▶ [SUPPLIED TEXT]:
[BEGIN]

31      Further, in the judgment of 22 March 2011, Access Info Europe v Council (T‑233/09, EU:T:2011:105, paragraphs 36 and 37), which was also cited by the applicant, the Court concluded that the applicant still had an interest in having the decision refusing access annulled, notwithstanding the fact that the document in question had been disclosed, by pointing out, inter alia, that the document was disclosed by a third party who had failed to comply with the rules applicable to public access to the documents at issue.

32      The applicant relies on that judgment in that it applies the case-law which states that she may retain an interest in seeking the annulment of an act of an EU institution in order to prevent its alleged unlawfulness from recurring in the future (see judgment of 22 March 2011, Access Info Europe v Council, T‑233/09, EU:T:2011:105, paragraph 35 and the case-law cited).

33      However, in accordance with that case-law, that interest in bringing proceedings can exist only if the alleged unlawfulness is liable to recur in the future independently of the circumstances which have given rise to the action brought by the applicant (see judgment of 22 March 2011, Access Info Europe v Council, T‑233/09, EU:T:2011:105, paragraph 35 and the case-law cited). That is not the position in the present case. The Parliament’s refusal set out in the contested decision was based on the exception relating to the ground of the protection of court proceedings, within the meaning of the second indent of Article 4(2) of Regulation No 1049/2001, for so long as such proceedings are pending, as the Parliament observed that the requested document had a relevant link with the ongoing judicial proceedings in the case that gave rise to the judgment of 22 March 2018, De Capitani v Parliament (T‑540/15, EU:T:2018:167) and that the context of the request for access was characterised by intense debates in blogs and views that were likely to influence its own position in the case. It must therefore be held that the Parliament’s refusal to grant access was specific to the case and of an ad hoc nature, and, namely, that the requested document was the express subject of an application for annulment that was still pending before the Court when the contested decision was adopted and formed part of a particular context. Thus, it does not appear that the alleged unlawfulness is likely to reoccur in the future outside of the specific circumstances of the present case.

[END]

Carry on the judgment excerpt about public access to Parliament documents from its final sentence.

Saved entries
[BEGIN]

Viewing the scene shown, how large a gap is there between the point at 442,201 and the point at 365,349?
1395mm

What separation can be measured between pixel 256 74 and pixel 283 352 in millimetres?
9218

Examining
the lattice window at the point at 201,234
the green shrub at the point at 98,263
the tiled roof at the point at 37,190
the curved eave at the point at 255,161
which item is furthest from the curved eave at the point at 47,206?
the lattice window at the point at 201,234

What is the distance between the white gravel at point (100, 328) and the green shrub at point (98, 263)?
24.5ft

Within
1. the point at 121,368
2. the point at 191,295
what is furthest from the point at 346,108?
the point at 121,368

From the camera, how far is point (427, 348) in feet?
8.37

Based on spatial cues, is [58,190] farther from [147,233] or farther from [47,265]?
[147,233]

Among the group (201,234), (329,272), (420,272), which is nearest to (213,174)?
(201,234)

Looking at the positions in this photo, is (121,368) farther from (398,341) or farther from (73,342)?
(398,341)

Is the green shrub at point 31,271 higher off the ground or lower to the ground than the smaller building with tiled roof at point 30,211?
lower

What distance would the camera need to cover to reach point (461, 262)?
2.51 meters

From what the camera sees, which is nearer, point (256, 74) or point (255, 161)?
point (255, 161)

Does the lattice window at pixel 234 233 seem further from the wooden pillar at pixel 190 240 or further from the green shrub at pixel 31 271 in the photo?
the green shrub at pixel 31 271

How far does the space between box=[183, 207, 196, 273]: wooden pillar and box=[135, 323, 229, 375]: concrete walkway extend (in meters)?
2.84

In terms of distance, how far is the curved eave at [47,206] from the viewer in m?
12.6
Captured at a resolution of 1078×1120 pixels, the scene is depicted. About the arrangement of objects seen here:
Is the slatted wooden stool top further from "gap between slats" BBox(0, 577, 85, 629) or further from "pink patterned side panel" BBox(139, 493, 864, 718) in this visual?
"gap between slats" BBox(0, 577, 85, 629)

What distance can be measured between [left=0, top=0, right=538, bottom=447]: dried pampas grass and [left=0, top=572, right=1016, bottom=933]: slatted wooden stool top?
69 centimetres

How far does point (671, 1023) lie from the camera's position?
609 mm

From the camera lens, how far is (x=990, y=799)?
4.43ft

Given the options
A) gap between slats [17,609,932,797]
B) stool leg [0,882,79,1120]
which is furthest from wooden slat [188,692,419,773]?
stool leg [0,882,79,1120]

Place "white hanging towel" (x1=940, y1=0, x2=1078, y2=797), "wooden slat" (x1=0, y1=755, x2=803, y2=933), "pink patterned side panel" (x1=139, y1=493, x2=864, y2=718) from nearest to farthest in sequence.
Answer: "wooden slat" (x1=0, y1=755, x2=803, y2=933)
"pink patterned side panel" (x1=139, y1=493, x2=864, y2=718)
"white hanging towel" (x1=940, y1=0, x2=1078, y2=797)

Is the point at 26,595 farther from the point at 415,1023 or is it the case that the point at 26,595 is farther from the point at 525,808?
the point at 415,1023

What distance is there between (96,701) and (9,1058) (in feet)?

[END]

▶ [TASK RESPONSE]:
34      In addition, the applicant maintains that she has an interest in ensuring that the Parliament does not refuse ‘timely’ access to the requested document. However, in the present case, the applicant does not provide evidence that the timing of the access to the requested document has had any effect whatsoever on the specific interest on which she relies. Neither her request for access, nor her application, nor her reply, nor her answer to the measure of organisation referred to in paragraph 9 above, nor her observations on the application for a declaration of no need to adjudicate contain specific evidence to that effect, with the result that the access to the requested document by the action of its addressee does not appear, on a temporal level, to be devoid of interest for the applicant.

35      The applicant also maintains that, in a situation in which access to a particular document is initially refused and that document is then made public, a declaration of no need to adjudicate would leave the door wide open to ‘strategic behaviour’ on the part of the institution concerned, by which that institution waits until a potential action is brought before the Court before it then discloses the document or documents that are the subject of the corresponding request for access. However, in the present case, the applicant cannot accuse the Parliament of any ‘strategic behaviour’. Suffice it to note that it was the addressee, and not the Parliament, who disclosed the requested document, with the result that the applicant cannot allege that the institution concerned employed delaying tactics.

36      Finally, in her answer to the measure of organisation of procedure referred to in paragraph 9 above, the applicant maintains that she has a legitimate interest in challenging ‘a wrong interpretation and application of Regulation [No] 1049/2001’. However, such assertions, which are very general, are not sufficient to form the basis of a legal interest in bringing proceedings, which must, according to case-law, be vested and current (see judgment of 26 February 2015, Planet v Commission, C‑564/13 P, EU:C:2015:124, paragraph 31 and the case-law cited). Further, it must be noted that, even if the duty of the institutions to comply with the provisions that they apply corresponds to a public interest, the applicant is not entitled, in the context of an action for annulment, to act in the interest of the law (see, by analogy, judgments of 30 June 1983, Schloh v Council, 85/82, EU:C:1983:179, paragraph 14, and of 21 January 1987, Stroghili v Court of Auditors, 204/85, EU:C:1987:21, paragraph 9; and order of 8 March 2007, Strack v Commission, C‑237/06 P, EU:C:2007:156, paragraph 64).

37      Consequently, the application for a declaration that there is no need to adjudicate, lodged by the Parliament on 27 March 2018, must be upheld since, due to the disclosure of the requested document by its addressee, the present action, seeking access to that document by the annulment of the decision of the Parliament refusing such access, has become devoid of purpose.

 The applications to intervene lodged by the Republic of Finland and the Kingdom of Sweden

38      As there is no longer any need to adjudicate on the main action, there is also no longer any need to adjudicate on the applications to intervene lodged by the Republic of Finland and the Kingdom of Sweden.

 Costs

39      According to Article 137 of the Rules of Procedure, where a case does not proceed to judgment the costs are to be in the discretion of the Court.

40      In accordance with Article 144(10) of the Rules of Procedure, if the proceedings in the main case are concluded before the application to intervene has been decided upon, the applicant for leave to intervene and the main parties must each bear their own costs relating to the application to intervene. A copy of the order closing the proceedings is to be transmitted to the applicant for leave to intervene.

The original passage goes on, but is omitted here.